Considérant que le 20 septembre 1995, les parties ont conclu un protocole de réaménagement des prêts de Monsieur DEGRAVI, de Madame DEGRAVI et de la SNC LES RIVES DE NOTRE DAME sous certaines conditions notamment d'une hypothèque sur un appartement "sis 22 rue des Ecoles et 16 rue de la Montagne Saint Geneviève à Paris 5e", à consentir par Madame Catherine DEGRAVI "en sa triple qualité d’associée, de débitrice et de caution"; que Madame DEGRAVI a refusé de consentir cette hypothèque; que par lettre du 4 juin 1996, C 2T a prononcé la déchéance du terme et déclaré le protocole caduc;

Considérant que les appelants expliquent leur attitude par le fait que le projet d'acte établi par le notaire et qui leur a été transmis le 9 mai 1996, prévoyait deux hypothèques grevant deux appartements distincts; mais que C 2T répond qu'il y avait deux lots formant un seul appartement; que deux adresses sont indiquées dans le protocole; que si la difficulté tenait seulement à la nécessité d'une modification du règlement de copropriété, comme cela parait résulter des déclarations des appelants, rien n'indique que cela eut été impossible; que plusieurs mois se sont écoulés entre le protocole et l'envoi par le notaire du projet d'acte; que C 2T remarque encore sans être contredite sur ce point que les époux DEGRAVI n’ont formulé aucune remarque a la réception du projet d’acte notarie et se sont homes à s'abstenir de se présenter au rendez-vous de signature prévu pour le 30 mai 1996;

Considérant que les appelants prétendent encore qu’aucun délai d'exécution des termes du protocole n'est prévu dans l'acte et que c'est abusivement que la C 2T a prononcé la déchéance du terme de l'ensemble des prêts; mais que ce protocole concernait bien tous les prêts; que l’attitude des époux DEGRAVI prouvait qu'ils avaient la volonté de ne pas le respecter; que les aménagements portaient sur les intérêts mais ne dispensaient aucunement du paiement à bonne date des échéances; qu'il est stipule au contraire que le protocole n'emportait pas novation et que toutes les clauses ne faisant pas l'objet de réaménagement demeuraient valables; que C 2T déclaré et qu'il n'est pas contesté que les débiteurs n'ont procédé à aucun versement depuis le 11 avril 1996;

Considérant que les appelants soutiennent qu’ils sont bien fondés à s'opposer à la vente du fonds de commerce en raison de la signature, le 3 février 2000, d'une promesse de vente de ce fonds pour 9.500.000 frs dont la réalisation doit avoir lieu le 22 mai 2000; mais outre qu'il s'agit d’un problème d'exécution qui ne saurait empêcher la Cour de statuer selon le droit, C 2T observe que la promesse est assortie de conditions suspensives, notamment que le fonds de commerce ne soit pas grevé de dettes inscrites "d’un montant supérieur en capital et accessoire a la valeur du fonds cédé ou obtention des accords des créanciers inscrits", condition dont la réalisation n'est nullement démontrée en raison notamment de créances de PARIBAS s'ajoutant à celles de C 2T; qu'à ce jour, la demande de vente du fonds n'est aucunement devenue sans objet;

Considérant que selon C 2T, Monsieur et Madame DEGRAVI perçoivent annuellement des bénéfices de I ‘ordre de 440.000 frs provenant de l'exploitation de leur cabinet médical et des "prélèvements" de plus de 800.000 frs pour l'exploitation de la société ; qu’en tous cas, il résulte de ce qui précède qu'ils ne sont manifestement pas de bonne foi; qu'il n'y a pas lieu d'accorder des délais de paiement;

Considérant qu'il est équitable d'accorder à C 2T la somme de 30.000 frs au litre de ses frais irrépétibles d’appel ;

PAR CES MOTIFS.
════════════════
Consigne de travail: Recopiez sans rien changer le passage du texte source sur le litige entre C 2T et les époux DEGRAVI qui commence par « Considérant que selon » et se termine par « PAR CES MOTIFS. ».
════════════════
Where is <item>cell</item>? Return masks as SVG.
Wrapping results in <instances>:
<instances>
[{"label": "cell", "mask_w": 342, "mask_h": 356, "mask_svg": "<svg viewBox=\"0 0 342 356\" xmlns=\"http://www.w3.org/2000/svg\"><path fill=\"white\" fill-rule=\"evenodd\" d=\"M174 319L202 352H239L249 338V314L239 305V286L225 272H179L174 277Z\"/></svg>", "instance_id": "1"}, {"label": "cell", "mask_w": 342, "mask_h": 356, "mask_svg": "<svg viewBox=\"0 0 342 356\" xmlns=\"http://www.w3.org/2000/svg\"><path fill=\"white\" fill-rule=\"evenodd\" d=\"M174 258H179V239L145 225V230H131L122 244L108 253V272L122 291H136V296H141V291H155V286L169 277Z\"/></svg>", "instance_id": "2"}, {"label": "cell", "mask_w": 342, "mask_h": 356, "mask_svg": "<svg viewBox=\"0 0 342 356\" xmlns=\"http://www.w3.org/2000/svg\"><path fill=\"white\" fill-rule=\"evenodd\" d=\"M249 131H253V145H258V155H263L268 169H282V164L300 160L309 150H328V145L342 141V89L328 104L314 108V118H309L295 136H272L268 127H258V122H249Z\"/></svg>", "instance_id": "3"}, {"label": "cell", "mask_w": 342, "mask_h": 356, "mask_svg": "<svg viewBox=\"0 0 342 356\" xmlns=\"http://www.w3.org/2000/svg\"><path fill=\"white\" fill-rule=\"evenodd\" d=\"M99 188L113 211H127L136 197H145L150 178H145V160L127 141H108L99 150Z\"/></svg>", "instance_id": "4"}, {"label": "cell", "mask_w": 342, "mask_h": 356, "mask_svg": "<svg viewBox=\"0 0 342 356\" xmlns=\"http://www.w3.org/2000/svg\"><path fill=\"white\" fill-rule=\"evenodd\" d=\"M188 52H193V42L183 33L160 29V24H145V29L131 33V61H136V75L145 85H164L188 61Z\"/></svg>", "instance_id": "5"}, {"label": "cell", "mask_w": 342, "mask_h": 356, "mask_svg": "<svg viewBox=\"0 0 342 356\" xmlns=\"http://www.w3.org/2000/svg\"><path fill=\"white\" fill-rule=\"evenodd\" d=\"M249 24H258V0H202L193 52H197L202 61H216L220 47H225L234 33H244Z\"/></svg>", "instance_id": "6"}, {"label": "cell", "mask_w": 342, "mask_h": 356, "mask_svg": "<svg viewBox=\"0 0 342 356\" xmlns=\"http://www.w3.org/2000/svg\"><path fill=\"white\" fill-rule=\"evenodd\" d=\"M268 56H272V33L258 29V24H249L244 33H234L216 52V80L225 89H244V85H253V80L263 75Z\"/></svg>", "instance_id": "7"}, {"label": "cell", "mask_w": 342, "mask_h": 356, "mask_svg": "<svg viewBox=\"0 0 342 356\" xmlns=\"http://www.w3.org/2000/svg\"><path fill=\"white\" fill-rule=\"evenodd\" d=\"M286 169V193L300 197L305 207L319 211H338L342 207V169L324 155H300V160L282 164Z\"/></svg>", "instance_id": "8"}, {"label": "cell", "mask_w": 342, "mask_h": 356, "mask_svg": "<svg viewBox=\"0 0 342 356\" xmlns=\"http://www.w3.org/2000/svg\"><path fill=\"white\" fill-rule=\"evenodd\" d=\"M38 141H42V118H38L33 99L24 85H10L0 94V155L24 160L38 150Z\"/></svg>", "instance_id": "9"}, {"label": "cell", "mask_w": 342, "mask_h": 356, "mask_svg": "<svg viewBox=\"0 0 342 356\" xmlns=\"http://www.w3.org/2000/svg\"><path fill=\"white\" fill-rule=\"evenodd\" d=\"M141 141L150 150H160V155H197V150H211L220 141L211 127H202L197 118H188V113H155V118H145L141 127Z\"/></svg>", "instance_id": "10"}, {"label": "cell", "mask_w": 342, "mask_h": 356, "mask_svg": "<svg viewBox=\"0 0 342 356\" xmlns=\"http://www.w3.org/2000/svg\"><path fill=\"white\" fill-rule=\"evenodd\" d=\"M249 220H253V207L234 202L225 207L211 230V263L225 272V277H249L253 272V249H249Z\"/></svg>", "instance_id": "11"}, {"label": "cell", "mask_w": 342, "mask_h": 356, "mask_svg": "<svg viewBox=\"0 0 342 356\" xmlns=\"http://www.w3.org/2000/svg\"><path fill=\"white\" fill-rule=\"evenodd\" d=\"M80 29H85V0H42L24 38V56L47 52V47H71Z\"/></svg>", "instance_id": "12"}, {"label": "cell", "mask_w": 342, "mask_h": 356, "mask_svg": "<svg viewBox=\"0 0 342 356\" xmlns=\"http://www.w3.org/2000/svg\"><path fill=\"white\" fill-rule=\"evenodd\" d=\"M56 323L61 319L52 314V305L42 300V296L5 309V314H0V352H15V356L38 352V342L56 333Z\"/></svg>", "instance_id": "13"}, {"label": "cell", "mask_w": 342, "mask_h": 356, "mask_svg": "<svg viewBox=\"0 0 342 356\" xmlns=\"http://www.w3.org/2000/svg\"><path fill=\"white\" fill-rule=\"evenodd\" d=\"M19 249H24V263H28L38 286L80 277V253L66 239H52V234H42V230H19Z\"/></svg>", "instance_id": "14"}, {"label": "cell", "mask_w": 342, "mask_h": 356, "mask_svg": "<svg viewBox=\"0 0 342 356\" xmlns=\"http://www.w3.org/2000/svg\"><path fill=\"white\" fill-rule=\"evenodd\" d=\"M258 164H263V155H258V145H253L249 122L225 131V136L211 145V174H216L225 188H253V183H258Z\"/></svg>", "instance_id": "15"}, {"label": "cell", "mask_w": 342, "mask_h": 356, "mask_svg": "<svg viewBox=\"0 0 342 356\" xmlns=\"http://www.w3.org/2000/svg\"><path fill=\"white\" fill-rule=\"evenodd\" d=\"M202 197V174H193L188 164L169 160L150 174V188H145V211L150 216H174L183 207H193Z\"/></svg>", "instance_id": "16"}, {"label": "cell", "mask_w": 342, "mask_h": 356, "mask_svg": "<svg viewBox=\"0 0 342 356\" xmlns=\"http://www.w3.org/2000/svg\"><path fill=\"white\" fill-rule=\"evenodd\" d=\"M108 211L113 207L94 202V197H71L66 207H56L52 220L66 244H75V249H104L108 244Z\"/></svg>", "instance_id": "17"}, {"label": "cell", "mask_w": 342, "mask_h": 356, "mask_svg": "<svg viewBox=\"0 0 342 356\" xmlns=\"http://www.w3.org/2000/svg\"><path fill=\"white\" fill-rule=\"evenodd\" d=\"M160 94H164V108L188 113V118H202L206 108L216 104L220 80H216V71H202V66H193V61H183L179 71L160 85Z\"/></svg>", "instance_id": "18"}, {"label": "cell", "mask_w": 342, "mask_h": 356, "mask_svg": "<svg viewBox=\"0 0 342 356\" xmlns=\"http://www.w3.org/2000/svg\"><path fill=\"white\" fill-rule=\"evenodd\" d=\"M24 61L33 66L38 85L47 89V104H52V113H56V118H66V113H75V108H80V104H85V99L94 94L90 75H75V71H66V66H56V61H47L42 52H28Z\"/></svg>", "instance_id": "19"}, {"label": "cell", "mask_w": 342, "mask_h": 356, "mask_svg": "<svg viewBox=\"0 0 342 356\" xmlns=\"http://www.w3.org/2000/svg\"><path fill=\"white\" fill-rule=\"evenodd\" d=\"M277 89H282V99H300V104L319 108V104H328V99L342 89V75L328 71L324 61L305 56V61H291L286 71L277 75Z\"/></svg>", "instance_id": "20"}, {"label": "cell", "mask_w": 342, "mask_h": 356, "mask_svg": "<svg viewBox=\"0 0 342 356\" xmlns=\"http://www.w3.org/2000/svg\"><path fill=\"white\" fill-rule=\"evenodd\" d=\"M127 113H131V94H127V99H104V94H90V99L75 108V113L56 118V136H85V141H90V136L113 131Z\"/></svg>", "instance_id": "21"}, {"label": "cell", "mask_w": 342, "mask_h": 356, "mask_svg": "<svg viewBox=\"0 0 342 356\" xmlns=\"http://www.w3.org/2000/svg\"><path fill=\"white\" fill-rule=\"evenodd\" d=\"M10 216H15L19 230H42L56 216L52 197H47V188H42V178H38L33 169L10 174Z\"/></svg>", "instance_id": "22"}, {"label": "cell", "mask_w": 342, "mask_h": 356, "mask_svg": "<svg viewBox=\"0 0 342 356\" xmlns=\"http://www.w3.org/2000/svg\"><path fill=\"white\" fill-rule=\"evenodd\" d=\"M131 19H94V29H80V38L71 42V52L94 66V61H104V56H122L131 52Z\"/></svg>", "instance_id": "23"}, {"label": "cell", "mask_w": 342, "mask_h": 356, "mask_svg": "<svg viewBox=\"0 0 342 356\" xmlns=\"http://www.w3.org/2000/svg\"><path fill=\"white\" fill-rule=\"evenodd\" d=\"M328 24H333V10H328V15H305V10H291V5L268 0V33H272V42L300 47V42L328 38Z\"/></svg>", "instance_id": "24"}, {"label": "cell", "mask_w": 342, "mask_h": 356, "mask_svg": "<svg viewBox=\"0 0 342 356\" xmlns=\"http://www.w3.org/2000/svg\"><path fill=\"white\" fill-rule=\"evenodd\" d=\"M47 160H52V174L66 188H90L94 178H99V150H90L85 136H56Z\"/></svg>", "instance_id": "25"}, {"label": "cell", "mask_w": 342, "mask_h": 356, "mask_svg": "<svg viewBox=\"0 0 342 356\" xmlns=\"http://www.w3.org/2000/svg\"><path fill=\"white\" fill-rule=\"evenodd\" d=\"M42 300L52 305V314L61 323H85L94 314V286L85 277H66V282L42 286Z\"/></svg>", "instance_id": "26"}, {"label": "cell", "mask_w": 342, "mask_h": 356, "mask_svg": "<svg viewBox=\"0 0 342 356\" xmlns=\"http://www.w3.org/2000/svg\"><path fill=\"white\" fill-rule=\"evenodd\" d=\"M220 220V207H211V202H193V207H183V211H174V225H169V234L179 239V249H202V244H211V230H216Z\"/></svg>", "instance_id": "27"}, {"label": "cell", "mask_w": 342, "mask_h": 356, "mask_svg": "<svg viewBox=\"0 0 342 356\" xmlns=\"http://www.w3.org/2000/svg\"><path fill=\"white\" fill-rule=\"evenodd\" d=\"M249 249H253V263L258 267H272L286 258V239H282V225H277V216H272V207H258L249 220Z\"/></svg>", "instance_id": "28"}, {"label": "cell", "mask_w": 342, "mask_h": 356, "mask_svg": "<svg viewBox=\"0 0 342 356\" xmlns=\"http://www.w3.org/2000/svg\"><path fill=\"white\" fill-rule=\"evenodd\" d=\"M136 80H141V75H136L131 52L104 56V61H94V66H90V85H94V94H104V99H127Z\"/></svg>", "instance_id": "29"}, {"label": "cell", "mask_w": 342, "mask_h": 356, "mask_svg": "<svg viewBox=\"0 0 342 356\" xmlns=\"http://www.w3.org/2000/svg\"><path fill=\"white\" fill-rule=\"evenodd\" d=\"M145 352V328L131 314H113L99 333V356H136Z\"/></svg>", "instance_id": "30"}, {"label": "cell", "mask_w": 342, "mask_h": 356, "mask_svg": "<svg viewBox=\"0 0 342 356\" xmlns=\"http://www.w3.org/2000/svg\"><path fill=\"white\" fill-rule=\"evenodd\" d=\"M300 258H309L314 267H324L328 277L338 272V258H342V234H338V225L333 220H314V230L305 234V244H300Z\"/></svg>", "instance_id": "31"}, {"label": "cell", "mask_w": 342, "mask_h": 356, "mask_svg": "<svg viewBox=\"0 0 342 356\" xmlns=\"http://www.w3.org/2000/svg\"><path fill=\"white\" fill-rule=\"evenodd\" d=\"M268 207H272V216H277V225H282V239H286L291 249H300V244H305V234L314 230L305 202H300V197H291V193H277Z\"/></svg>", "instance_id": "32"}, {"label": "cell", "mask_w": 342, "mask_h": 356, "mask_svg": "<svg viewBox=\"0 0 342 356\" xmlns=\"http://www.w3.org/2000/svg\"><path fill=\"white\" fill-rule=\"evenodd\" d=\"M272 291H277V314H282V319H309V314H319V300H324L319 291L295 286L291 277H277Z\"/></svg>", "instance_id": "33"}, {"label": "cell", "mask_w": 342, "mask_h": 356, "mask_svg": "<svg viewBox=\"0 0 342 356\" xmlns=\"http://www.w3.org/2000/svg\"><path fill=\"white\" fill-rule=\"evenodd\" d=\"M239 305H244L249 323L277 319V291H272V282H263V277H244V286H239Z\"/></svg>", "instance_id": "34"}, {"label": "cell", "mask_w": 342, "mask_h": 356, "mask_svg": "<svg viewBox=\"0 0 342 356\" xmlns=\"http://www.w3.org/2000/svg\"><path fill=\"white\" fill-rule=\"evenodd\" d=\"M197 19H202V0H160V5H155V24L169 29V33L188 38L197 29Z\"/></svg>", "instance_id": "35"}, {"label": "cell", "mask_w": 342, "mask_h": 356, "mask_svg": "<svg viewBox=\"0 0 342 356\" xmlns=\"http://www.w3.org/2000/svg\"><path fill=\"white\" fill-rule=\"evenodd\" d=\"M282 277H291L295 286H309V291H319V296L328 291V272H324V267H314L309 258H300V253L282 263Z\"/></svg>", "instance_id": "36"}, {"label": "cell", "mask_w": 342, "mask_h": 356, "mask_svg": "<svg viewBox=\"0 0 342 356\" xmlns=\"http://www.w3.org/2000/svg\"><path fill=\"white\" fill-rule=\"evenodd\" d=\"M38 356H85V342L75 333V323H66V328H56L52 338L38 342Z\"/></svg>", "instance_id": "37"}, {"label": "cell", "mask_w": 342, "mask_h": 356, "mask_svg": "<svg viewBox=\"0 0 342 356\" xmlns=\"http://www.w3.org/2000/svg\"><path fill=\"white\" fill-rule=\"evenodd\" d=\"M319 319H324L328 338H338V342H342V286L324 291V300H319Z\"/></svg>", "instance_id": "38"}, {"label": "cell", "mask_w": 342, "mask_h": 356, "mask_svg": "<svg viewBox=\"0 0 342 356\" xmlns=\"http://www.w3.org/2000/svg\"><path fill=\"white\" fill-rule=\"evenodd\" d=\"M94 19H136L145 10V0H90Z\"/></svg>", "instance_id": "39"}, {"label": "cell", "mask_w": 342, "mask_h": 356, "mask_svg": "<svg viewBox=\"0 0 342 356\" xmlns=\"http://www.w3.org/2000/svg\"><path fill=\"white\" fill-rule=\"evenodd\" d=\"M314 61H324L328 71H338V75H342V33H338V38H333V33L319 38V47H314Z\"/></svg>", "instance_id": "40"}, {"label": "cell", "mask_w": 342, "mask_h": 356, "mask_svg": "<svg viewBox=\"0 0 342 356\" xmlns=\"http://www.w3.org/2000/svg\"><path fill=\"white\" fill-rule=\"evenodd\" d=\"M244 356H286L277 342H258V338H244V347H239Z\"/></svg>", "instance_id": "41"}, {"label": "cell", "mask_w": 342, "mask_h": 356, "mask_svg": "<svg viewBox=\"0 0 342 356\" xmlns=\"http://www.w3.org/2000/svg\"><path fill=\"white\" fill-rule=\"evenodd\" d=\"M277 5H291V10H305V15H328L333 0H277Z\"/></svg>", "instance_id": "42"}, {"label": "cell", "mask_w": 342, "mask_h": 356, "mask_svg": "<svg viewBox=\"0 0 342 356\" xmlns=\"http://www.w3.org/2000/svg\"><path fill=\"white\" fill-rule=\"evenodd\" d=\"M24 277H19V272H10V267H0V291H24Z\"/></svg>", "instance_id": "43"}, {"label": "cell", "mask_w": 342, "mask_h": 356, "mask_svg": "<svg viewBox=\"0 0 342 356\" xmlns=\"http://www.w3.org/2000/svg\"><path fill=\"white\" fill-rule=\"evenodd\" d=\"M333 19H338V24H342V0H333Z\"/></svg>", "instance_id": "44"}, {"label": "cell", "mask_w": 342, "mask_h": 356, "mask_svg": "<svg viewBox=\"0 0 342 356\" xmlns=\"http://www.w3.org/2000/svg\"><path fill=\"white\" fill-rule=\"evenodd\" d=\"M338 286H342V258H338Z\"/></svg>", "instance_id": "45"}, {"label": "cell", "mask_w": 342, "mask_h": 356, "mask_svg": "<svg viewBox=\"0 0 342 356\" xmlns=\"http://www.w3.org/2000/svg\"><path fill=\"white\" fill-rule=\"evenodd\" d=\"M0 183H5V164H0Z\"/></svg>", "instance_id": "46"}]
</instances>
════════════════
Réponse attendue:
Considérant que selon C 2T, Monsieur et Madame DEGRAVI perçoivent annuellement des bénéfices de I ‘ordre de 440.000 frs provenant de l'exploitation de leur cabinet médical et des "prélèvements" de plus de 800.000 frs pour l'exploitation de la société ; qu’en tous cas, il résulte de ce qui précède qu'ils ne sont manifestement pas de bonne foi; qu'il n'y a pas lieu d'accorder des délais de paiement;

Considérant qu'il est équitable d'accorder à C 2T la somme de 30.000 frs au litre de ses frais irrépétibles d’appel ;

PAR CES MOTIFS.